Man With the Incompetence of Joey and the Infertility of Chandler Torn Over Which Friends Character He Would Be

Gulp.

Upon listening to his outspoken buddy rave about how much he identifies with the geeky, sensitive paleontologist Ross from the hit show Friends, Casey Fink knew exactly where this was going.

“I just love how snarky he can be, I totally love when he gets all squeaky-voiced.  Pivot! PIVOT! That’s so me, I’m literally Ross. But enough about me.  Tami, who would you be?”

ross

 

It seemed to Fink that everyone had a clear idea of which friend they would be. I mean just look at how ‘Rachel’ Tami was; she was compassionate, had straight amber hair, flaunted her piercing, unconfined nipples, and worked in fashion.  What an anomaly. The most puzzling part of it all wasn’t how well everyone in the room fit neatly into a box of a character, though; it was Fink’s brewing internal conflict of having characteristics of multiple characters from the show.

Fuck….okay, no need to worry Casey, just think it through.  There’s no doubt you’re Joey in social settings.  I means, this is the first interaction you’ve felt qualified to take part in all day besides Caroline’s whole “raise your glass if you’re a dense fuckin’ meatball like Casey!” toast.  What a hurtful toast, Caroline!  But seriously, all you’ve contributed to the group today was polite nodding and the exclamation “boy, they sure do have a drill bit for every type of screw nowadays!” during a moment of silence commemorating Syd’s brother over seas,  which you mistook as a conversational lull.  Joey seems like a fit.

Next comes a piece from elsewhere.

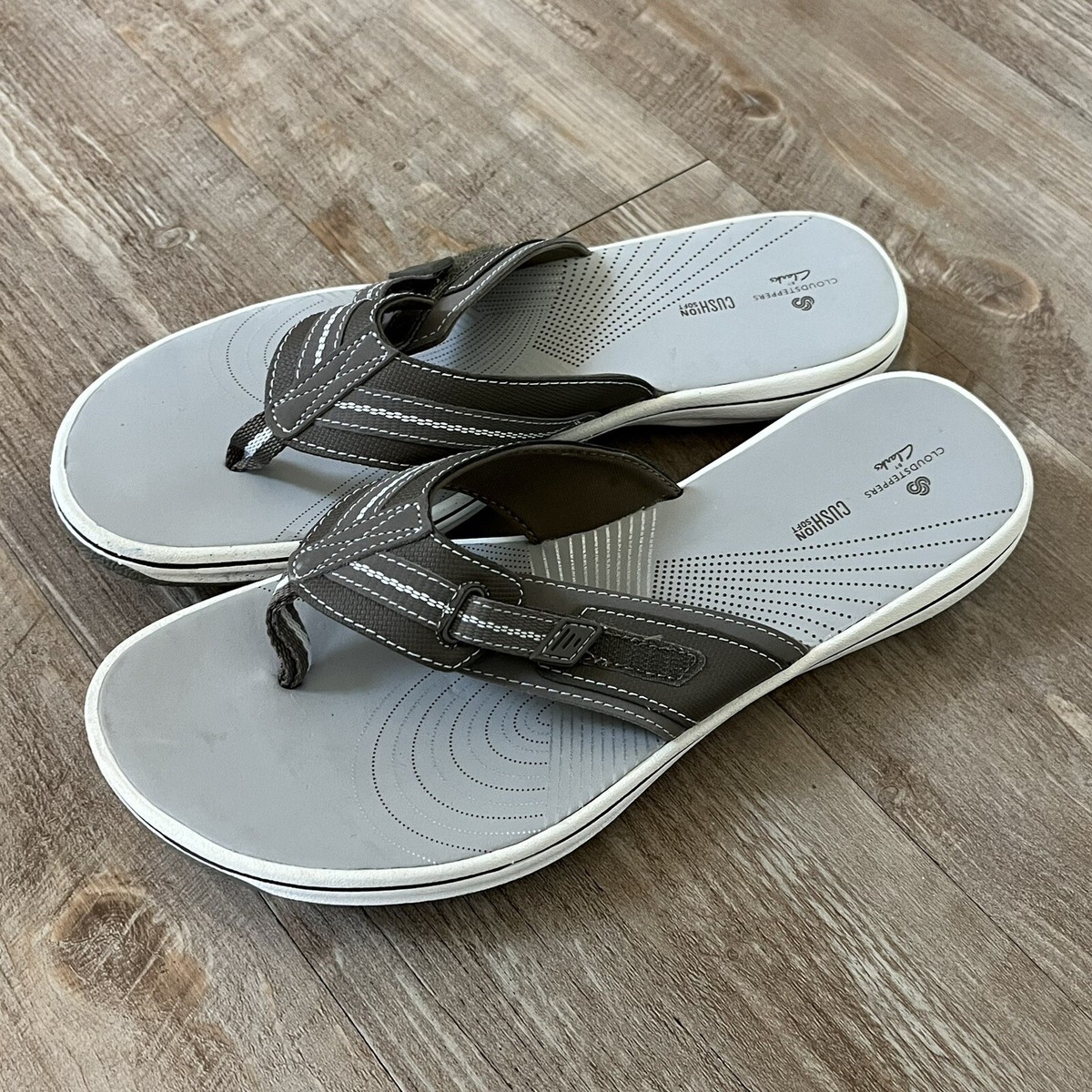 Clarks Cloudsteppers Brinkley Jazz Flip Flops Sandals Womens Size - Main Image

Gah! Then again, you are extremely infertile.  Your loins bare absolutely zero fruit.  You are the walking embodiment of Joey’s dip-shittery, but the fact that your scarce sperm has no willingness to latch onto the female egg makes you a viable candidate as this group’s Chandler.  Oh the humanity! Or lack there of, because again, you cannot reproduce with any human female.  

After feeling the conversation creeping closer and closer, Casey panicked.

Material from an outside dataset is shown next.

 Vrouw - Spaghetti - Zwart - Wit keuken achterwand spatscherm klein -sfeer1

“I totally see that about you, Megan! Alright, Casey, who would you be?”

Six seconds of blanks stares passed, so in a moment of pure mammal instinct, ruffled Fink jumped up onto the island, dramatically ripped off his shirt, and much like a baboon in the heat of mating season, puffed out his chest and screamed primal calls unto the room.

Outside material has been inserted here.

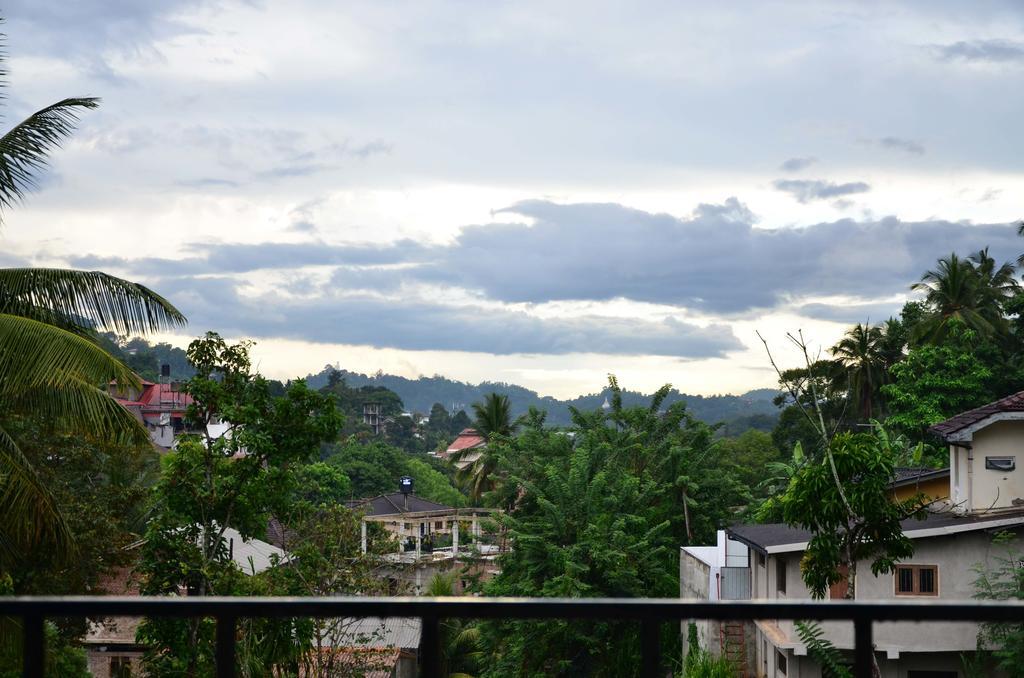 Kandy Backpackers Hostel Exterior foto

“AhOOOOOahOOOOOOOO! I AM CHANJOEY, RULER OF ALL UNSKILLED OFFSPRING, OF WHICH I CANNOT PRODUCE!  I AM BOTH DULL-WITTED AND THE END OF MY BLOODLINE!”

49 uninterrupted seconds of silence cast over the room.  Heavy breathing Fink, now slouched over due to his out-of-shape nature, jumped off the table and offered a fiver to every person in the room, none of which reciprocated.

“I’m going to go grab another drink, anyone want anything? Casey?” said Dmitri, the guy lounging outside the circle.  What a Gunther.